Ainsi donc, pour expliciter encore mieux la fausse causalité graine-fleur, il nous faut convenir que leur relation est interdépendante mais pas causale car tant que la graine est graine elle n'est pas fleur et quand la fleur est fleur, la graine a disparu, de la même manière dira DOGEN que la bûche tant qu'elle est bûche est à un niveau de la loi et que la cendre, quand elle est cendre est à un autre niveau de la loi en application de la Vacuité qui les constitue (KU) selon laquelle la Forme est vide et le Vide est forme (
Shiki Soku ze Ku et Ku Soku ze Shiki - ) en japonais
Pour en terminer, cette fois-ci, je vous propose l'examen du Chapitre 16-1 «
Est-ce que les composants (samskaras) transmigrent ? Non, si on les pose comme permanents ! Mais ils ne transmigrent pas non plus s'ils sont impermanents » et pour répondre aux considérations du Bardo du rêve et du Bardo du sommeil le 16-3 «
Tandis qu'il transmigre d'appropriation en appropriation, il serait (dans l'intervalle) privé d'existence. Privé d'existence et de ses groupes d'appropriation, qui sera t-il ? qui transmigrera ? »

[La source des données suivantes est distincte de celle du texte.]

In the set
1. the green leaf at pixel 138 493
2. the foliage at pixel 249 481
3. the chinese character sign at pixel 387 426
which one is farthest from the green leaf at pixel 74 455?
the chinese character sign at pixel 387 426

Il importe donc, après avoir intégré intellectuellement la notion de vacuité que vous conformiez votre expérience, vos raisonnements, votre pratique et vos attitudes à l'absence d'encrage, non pas dans la réalité conventionnelle et pratique mais dans une réalité que vous estimeriez supérieure qui ne serait, qui n'est, qu'une projection hallucinatoire d'un moi qui se vexe, qui s'estime méprisé parce que contrarié, qui préfère l'amour et l'amitié à une autre vérité qui dénonce sa propre tromperie mais qu'il est tout de même préférable de sauvegarder, pour une prochaine fois, dans une autre vie, même s'il est source de souffrance dont la disparition serait sa propre éradication.